她爺爺的病情仍然不算好,母親也臥病在床。這幾天下了課後,虞幼真都是直接到醫院的陪床的,雖然她自知什麼也幫不上,但是她來陪著,總歸是安心些。
這天虞幼真剛踏進病房門,便看到趙瑞心的臉色好了不少——她正在打電話,臉上笑意難掩。
虞幼真默不作聲地坐到一邊,拿出個蘋果,一邊聽一邊削皮。
原來是那個常給她使絆子的股東不知怎麼突然轉性了,這幾天消停了很多,這使得之前停滯的一些項目流程也重新動了起來。
確實是個好消息,就是好到令人感到不安。
趙瑞心掛掉電話後,臉上的喜色一層層淡下來。
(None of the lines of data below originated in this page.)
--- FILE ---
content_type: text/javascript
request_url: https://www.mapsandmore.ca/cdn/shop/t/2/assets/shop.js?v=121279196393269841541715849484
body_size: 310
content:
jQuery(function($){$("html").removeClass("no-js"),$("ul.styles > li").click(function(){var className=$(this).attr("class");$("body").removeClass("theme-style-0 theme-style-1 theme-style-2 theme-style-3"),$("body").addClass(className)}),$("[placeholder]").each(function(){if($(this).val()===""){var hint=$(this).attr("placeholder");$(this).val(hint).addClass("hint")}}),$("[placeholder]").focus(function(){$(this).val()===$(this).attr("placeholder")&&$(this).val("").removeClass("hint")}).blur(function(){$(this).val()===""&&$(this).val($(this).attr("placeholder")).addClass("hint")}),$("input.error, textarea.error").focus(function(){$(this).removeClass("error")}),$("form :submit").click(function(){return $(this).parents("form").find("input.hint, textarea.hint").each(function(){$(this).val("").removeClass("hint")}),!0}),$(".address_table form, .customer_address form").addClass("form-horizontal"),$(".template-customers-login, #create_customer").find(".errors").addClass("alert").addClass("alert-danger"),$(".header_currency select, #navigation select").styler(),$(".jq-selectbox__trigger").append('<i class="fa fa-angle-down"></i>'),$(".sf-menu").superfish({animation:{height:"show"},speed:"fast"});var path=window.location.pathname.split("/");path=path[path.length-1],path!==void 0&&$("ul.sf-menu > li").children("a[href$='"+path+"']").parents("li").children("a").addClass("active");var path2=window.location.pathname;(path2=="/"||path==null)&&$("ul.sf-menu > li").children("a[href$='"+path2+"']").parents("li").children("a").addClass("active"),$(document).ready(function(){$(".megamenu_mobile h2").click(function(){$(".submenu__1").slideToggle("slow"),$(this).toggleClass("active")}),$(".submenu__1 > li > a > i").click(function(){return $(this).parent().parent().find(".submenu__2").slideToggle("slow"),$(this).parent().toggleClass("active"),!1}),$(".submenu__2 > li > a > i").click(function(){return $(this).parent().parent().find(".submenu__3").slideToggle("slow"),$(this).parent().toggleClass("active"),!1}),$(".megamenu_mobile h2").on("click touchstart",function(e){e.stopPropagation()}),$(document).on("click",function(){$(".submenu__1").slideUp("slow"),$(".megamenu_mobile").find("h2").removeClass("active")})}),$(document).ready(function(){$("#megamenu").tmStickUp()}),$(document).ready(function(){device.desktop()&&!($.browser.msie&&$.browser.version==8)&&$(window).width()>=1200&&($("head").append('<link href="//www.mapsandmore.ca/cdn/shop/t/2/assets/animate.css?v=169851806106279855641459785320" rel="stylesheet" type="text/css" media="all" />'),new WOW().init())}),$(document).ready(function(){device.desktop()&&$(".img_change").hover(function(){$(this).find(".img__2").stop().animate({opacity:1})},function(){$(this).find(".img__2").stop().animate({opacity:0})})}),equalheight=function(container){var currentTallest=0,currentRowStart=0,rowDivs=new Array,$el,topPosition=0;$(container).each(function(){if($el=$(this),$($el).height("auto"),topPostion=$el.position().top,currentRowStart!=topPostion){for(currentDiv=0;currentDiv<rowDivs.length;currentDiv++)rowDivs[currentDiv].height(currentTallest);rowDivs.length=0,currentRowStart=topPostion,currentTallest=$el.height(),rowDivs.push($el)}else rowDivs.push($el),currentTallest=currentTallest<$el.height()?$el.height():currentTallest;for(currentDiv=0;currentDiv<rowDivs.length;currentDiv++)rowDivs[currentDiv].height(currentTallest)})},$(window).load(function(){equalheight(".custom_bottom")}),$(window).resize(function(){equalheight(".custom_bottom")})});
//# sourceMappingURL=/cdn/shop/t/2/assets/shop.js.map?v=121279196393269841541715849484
她皺著眉思索,低聲喃喃道:“太奇怪了,流程太順利了,順利到令我不敢置信……事出反常必有妖,真真,你說這家夥該不會在背後醞釀著什麼大招吧?”
“我也不知道,不過,兵來將擋水來土掩。”虞幼真遞過去削好皮的蘋果,“媽,先吃蘋果。”
趙瑞心接過蘋果,卻沒吃,愁雲慢慢地又籠上她的眉宇。虞幼真也不知該怎麼勸慰她。
就在這時,病房門外傳來兩記敲門聲。虞幼真和趙瑞心對視一眼,她按住趙瑞心,站起來,說:“我去看看。”
門外是個西裝革履的青年男人,有些麵熟,虞幼真回憶起這人好像是溫恂之的助理,他們曾見過幾麵。
青年男人長著一雙笑眼,說明來意,“下午好,虞小姐。我是溫總的助理,溫總讓我過來給趙總送一份工作文件。”他禮貌地遞給她一個文件袋。
虞幼真接過來,這文件袋封得嚴嚴實實的。她隨口問了句:“這什麼工作文件?”
青年男人專業過硬,不露一絲口風,說他也不清楚,溫總隻吩咐他一定要把文件送給趙總。
她隻好說:“好,謝謝你。”
青年男人把文件送到後就離開了,虞幼真拿著文件袋轉回屋內,遞給母親。
趙瑞心剛在把兩人的對話聽得清清楚楚,溫恂之在此之前並沒有跟她知會一二,她也疑惑這突如其來的工作文件是什麼。
撕開包裝,裡麵掉出兩份文件。趙瑞心翻開文件,眉頭漸漸卻皺了起來。她反複掃視著那文件的開頭,疑心是自己病暈了,開口叫虞幼真。
“真真……這文件……我可能老眼昏花了,竟然出現了錯覺,你快過來看看?”
虞幼真疑惑地靠過去。
她目光下移,旋即凝固在那短短的幾行字上。
個人股權轉讓協議書
轉讓方(個人)(以下簡稱甲方)
身份證號碼:Gxxxxxx(x)
姓名:楊東
受讓方(個人)(以下簡稱乙方)
身份證號碼:Pxxxxxx(x)
姓名:虞幼真
協議書後麵,甲方已經簽了名。
虞幼真慢慢睜大眼睛,也愣住了,她下意識看向趙瑞心,趙瑞心眉峰緊擰著。
楊東就是那個之前打電話過來逼宮,阻撓項目進展的股東。他原先受過虞幼真父親虞修賢的恩惠,事業得以做大做強,後來虞修賢過世,楊東被大房用金錢收買,隔三差五地給趙瑞心使絆子。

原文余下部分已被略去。